Froggy the Great

Randomness XII: Eighteen! Purple! Squirrels!

5936 posts in this topic

 

19 minutes ago, Thes Hunter said:

 

5 hours ago, NebulousMissy said:

I wrote my bachelor's thesis on how to find aliens. I got stories.

 

Most of it was sighing at vague data, looking at possible models, swearing at 'goldilocks zone' oversimplifications (Earth is NOT in the Sun's 'goldilocks zone by temperature! Venus is!), and realizing most people are really unimaginative when it comes to what might support life.

 

So so are you applying for that NASA job? :lol: 

 

I am not applying for the NASA job. Not sure I would right now, I have a cousin working for NASA who's under a gag order because of politics. 

 

23 minutes ago, Thes Hunter said:

 

5 hours ago, NebulousMissy said:

 

The problem is oxygen gives a big fat signal with even tiny amounts. With our current and upcoming technology it won't matter if the sample has 20%, 2%, or 200 molecules, it'll look like the same curve.
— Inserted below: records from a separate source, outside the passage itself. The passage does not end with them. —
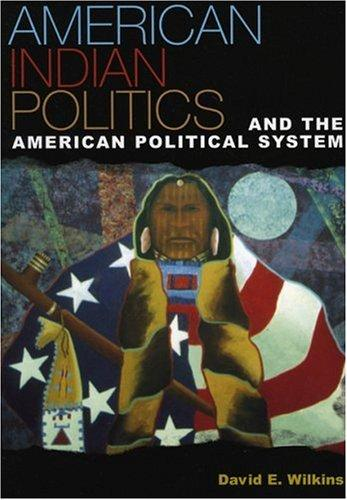 American Indian Politics and the American Political System by David E. Wilkins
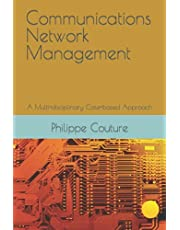 Communications Network Management: A Multi-disciplinary Case-based Approach
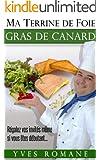Ma terrine de Foie gras de Canard - R�galez vos invit�s m�me si vous �tes d�butant...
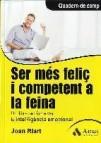 Ser mã‰s feliㆠi competent a la feina (ebook)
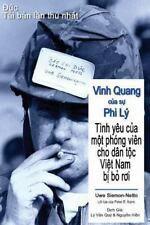 Vinh Quang Cua Su Phi Ly : Tinh Yeu Cua Mot Phong Vien Cho Dan Toc Viet Nam...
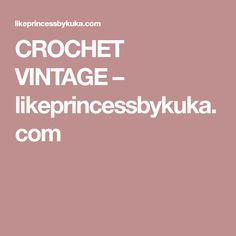 CROCHET VINTAGE – likeprincessbykuka.com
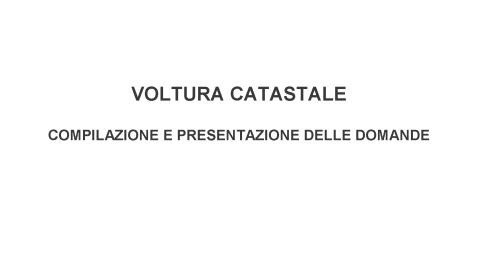 VADEMECUM: Voltura Catastale, Compilazione e Presentazione delle Domande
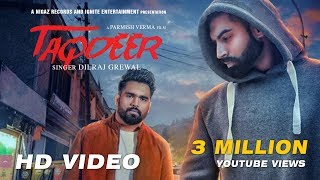 Latest Punjabi Songs 2017 | TAQDEER | Dilraj Grewal | Parmish Verma | Nigaz Records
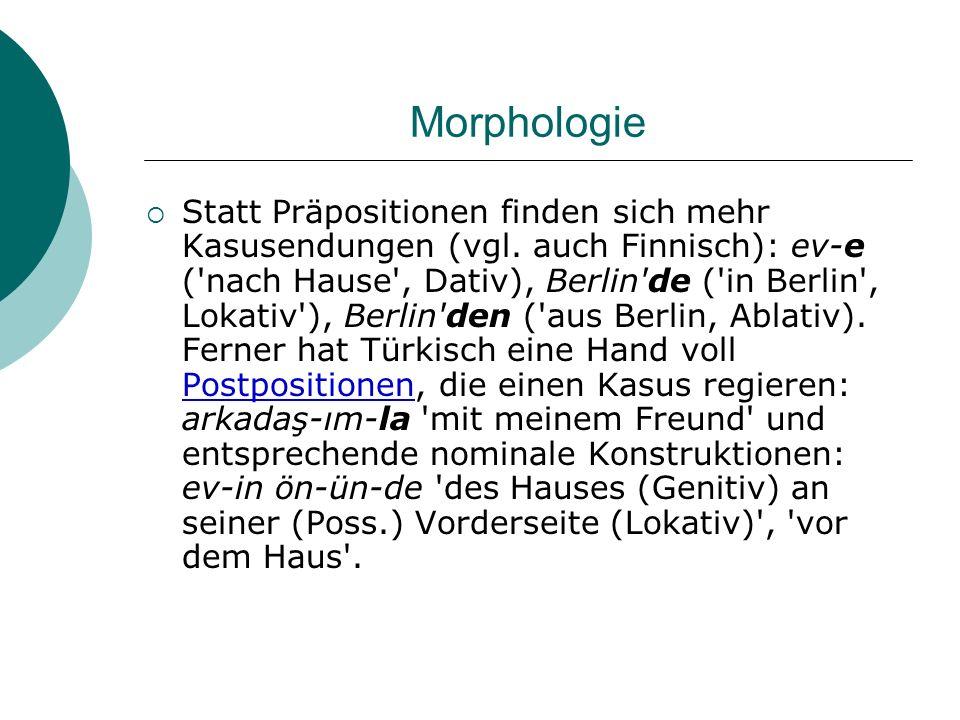 Morphologie Statt Präpositionen finden sich mehr Kasusendungen (vgl. auch Finnisch): ev-e ('nach Hause', Dativ), Berlin'de ('in Berlin', Lokativ'), Be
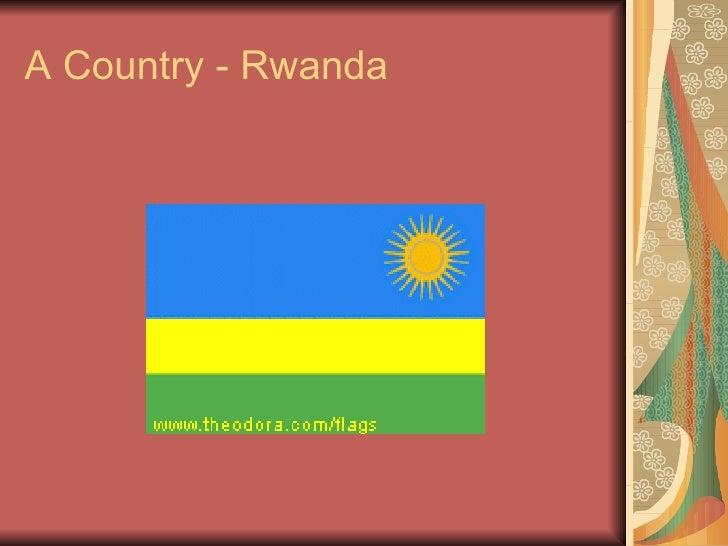 A Country         Rwanda
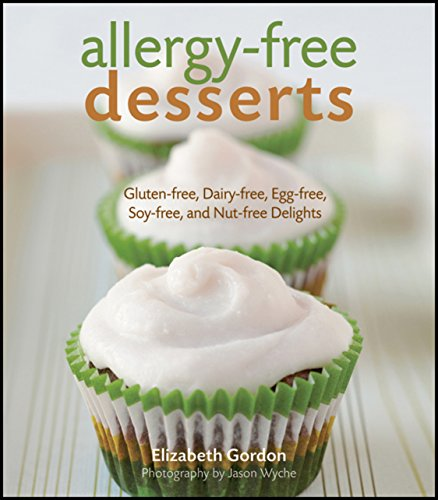 Allergy-free Desserts: Gluten-free, Dairy-free, Egg-free, Soy-free, and Nut-free - Dessert Elizabeth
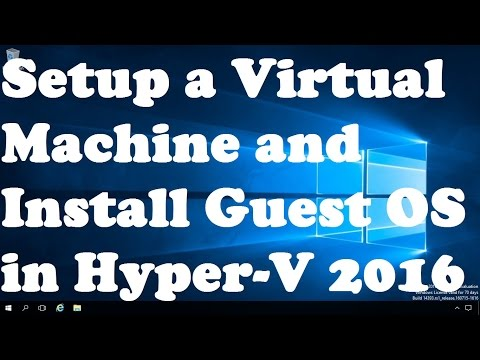 28. Setup a Virtual Machine and Install Guest OS in Hyper V 2016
It's essentially a Y/N question rather than a refined 'so how much?' question.

 

 

I perfer my FIO2 at 21%. But it makes me wonder what the Partida pressure of oxygen is at sea level at 20%, and what difference in altitude would we be potentionally subject to high altitude sickness. Would an atmosphere at 20% drastically reduce our habitable zone?

 

We have 21% oxygen. People routinely survive on half that, they tend to be climbing mountains ::P: I mean, mammals evolved diaphragms to deal with a low-oxygen mass extinction, Earth's O2 has had some pretty major dips in the past.

 

The human body needs one third of an atmosphere of pressure on its skin to keep its insides inside. Other than that we're pretty versatile. I've heard humans described as 'space orcs' due to our physical adaptability.

 

29 minutes ago, Thes Hunter said:

 

4 hours ago, NebulousMissy said:

From what I heard of the story, there was no water left in the pool afterwards. This might have been hyperbole.

 

I don't know if Prankster Who Severely Underestimated Size Of Boom ever got caught. I do know they, ah, did not complete their intended program, instead earning a Masters in Biochemistry as a consolation prize.

 

So you dont don't know if he was caught.... but you know he did not get his intended degree. Was this because it was suspected but not formerly charged? 

 

The consolation prize was because a kid happened. As far as I know they would have gone completely unknown had they not bragged to the AP Chemistry class they were teaching. I think it was supposed to be a cautionary tale? Still came out as bragging.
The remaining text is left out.